Entre convicciones ideológicas resistentes a toda la evidencia acumulada en el planeta y la obsesión por dejar atrás el velo de la derrota, las distintas vertientes de la izquierda chilena se lanzaron en octubre de 2019 tras la instalación de una impresionante premisa y un estratégico objetivo: convencer a la mayoría del país de que el estallido social fue una revuelta en contra de la institucionalidad y ‘el modelo’ impuesto por Pinochet, es decir, que la herencia de la dictadura habría sobrevivido más o menos intacta durante treinta años. Y que ahora, finalmente, los chilenos habían comprendido sus perniciosos efectos.
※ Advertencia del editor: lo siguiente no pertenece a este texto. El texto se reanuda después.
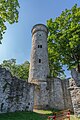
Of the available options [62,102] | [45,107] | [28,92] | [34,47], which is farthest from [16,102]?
[34,47]

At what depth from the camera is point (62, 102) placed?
23969 mm

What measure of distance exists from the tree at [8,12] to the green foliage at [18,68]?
20661 mm

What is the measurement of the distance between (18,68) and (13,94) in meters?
18.7

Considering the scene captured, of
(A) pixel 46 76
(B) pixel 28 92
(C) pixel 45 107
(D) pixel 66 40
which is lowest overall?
(C) pixel 45 107

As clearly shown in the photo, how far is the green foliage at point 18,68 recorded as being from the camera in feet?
113

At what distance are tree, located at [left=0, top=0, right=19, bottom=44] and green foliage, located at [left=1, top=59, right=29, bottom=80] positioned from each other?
20.7 meters

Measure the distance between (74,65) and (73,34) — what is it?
13.9 ft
Pero la verdad es que esa herencia no sobrevivió: Chile es hoy un país muy distinto al de 1990 en todos los aspectos. Un país que creció y disminuyó la pobreza como ningún otro de América Latina, que tuvo en la democratización del consumo su principal vector de cambio cultural, que se insertó de manera ejemplar en un mercado de capitales cada día más globalizado, entre muchas otras cosas.
Un país, también, de grandes déficits, injusticias, abusos e inequidades, que al final fueron la gran coartada para descalificar los avances de las últimas décadas, y validaron la idea de que todo formaba parte de un legado que era imprescindible echar por la borda.
Con todo, esta construcción político-intelectual partió mucho antes del estallido social; en 2010 bastó la pérdida del gobierno, ver a la derecha entrar a La Moneda convertida en mayoría electoral, para que la Concertación, esa centroizquierda que condujo a Chile a los mayores progresos de su historia, abjurara de sus logros y se reconectara con sus viejos anhelos, los sueños frustrados por la imposibilidad de derrocar a la dictadura.
Así, el fantasma de una transición a la democracia hecha bajo las reglas del juego de Pinochet, volvía a la vida.
De algún modo, esa sensación de derrota clavada en el alma el día que la oposición tuvo que resignarse al plebiscito de 1988 como único camino para dar curso a la transición; esa frustración recubierta al final por un ‘silencio’ que terminó siendo el secreto mejor guardado de estos “treinta años”, fue lo que empezó a cuajar cuando la derecha finalmente llega al poder. Y termina de consumarse cuando el estallido social es decodificado como una violenta rebelión en contra del ‘modelo’.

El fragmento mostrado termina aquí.